When the world keeps spinning, it's hard to get a hold of your own head. In postulative theory, it is an ascertainable assumption that if your head did in fact fall off, it would bound endlessly around the planet, skipping from place to place. A tumbleweed of knowledge taking wing with dust storms from here to the western seas. Maybe it would gather knowledge, taking in the sights and sounds that it wasn't allowed to capture as a tenant of your body. It is feasible to consider that it would not, especially when one considers the brain damage that would be inflicted during any transportation sequence.

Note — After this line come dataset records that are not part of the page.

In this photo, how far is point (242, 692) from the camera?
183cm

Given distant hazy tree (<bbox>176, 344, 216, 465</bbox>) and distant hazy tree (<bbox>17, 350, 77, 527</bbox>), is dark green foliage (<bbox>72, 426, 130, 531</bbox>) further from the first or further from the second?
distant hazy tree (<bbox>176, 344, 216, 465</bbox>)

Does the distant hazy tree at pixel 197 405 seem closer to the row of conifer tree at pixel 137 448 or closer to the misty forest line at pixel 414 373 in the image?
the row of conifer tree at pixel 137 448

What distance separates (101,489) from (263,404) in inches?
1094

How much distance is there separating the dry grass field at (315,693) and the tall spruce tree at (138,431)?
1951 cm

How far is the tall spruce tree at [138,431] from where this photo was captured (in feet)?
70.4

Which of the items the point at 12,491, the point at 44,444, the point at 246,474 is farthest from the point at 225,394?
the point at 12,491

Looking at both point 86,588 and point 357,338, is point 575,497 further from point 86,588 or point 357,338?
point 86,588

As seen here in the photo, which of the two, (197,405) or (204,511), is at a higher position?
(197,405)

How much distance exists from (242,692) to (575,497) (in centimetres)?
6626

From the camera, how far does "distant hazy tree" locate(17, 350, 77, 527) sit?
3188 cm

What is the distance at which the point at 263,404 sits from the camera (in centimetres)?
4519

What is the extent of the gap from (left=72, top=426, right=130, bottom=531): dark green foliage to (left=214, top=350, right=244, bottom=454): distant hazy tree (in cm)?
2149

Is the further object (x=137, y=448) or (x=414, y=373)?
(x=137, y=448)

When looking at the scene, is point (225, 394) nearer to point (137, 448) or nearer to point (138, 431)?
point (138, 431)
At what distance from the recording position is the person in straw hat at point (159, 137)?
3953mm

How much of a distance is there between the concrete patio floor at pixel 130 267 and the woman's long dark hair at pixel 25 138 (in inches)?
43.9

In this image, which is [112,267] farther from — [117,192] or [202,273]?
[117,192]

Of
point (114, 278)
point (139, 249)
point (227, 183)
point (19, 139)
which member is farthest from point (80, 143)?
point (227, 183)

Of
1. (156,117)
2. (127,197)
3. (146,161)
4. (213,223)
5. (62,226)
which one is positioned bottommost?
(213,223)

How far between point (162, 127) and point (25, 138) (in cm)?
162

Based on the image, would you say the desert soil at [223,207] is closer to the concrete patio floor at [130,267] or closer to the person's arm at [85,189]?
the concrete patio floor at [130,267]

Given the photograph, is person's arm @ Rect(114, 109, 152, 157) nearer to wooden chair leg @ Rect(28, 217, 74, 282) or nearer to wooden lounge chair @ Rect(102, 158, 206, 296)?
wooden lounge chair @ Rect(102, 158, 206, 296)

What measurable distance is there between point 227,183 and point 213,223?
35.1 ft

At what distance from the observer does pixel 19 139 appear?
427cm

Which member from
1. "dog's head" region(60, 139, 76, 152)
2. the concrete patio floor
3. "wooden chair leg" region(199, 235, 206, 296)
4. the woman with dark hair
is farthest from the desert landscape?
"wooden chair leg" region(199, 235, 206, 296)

People around me are always striving, working against the grain to establish identity and individuality while still attempting to fit in with some larger group. Hopeless romantics rejecting love, claiming it as the ultimate scape goat for any separate longing or feeling. Love is cheap, hatred is cheaper, and grabbing for attention via either is child's play. I've been the guilty party before in this struggle, trying to find one by wielding the other. Fools often say that hate leads to hate and love leads to love. Consider the proposition that the subconscious depths of hatred can provoke the promiscuity of forbidden love, or that a failed attempt to love can lead to the darkest of hatreds. There is no hope for the hopeless romantic, for without hope there is only despair. Being labeled as such simply construes that the individual in question has no matter of sense what so ever.
I wish I could find my sea legs in this grown up world. I feel the constant wobble as I move through the commute and neck tie ravaged waters. Always impressing, never disappointing, building a resume while managing a time schedule, and constructing a future while digging a grave can destroy your sense of balance. The goal of every new thing brought into the world is to one day render something else obsolete. We design and build new houses, cars, and electronics to create a cutting edge, one sharp enough to sever the bonds between our former possessions. New children are born because one day we will need a workforce, and more importantly because we will one day all be obsolete.
I saw an old woman in the market the other day and started to consider her perception of the world. I often speculate as to how to grand I am as a person, and look back on a wealth of experiences for concrete evidence. Staring out from pale eyes that have been lodged in a weathered face for decades, I can not begin to fathom how young and inept I must appear. Thousands of conversations and struggles paced out over a century can not grant relevance in this day and age. Only the impression that the sun has set on her knowledge, only the promise that one day the youngest of us will be replaced can grant peace to the weary traveler. There will be relief in death. There will be rest at the end of the road. The smartest of us all just bide their time and wait for the hammer to fall.
As I try to get my sea legs and keep my head from rolling, there is one truth I cling to as a guiding light. That we are all on our way out, each is best served to soak up the experience that can be gained by rolling your head, wait in line, if you're an old woman avoid markets where young men might speculate about your thoughts, and that those who loaf around and wait for the end may in fact be the smartest of all.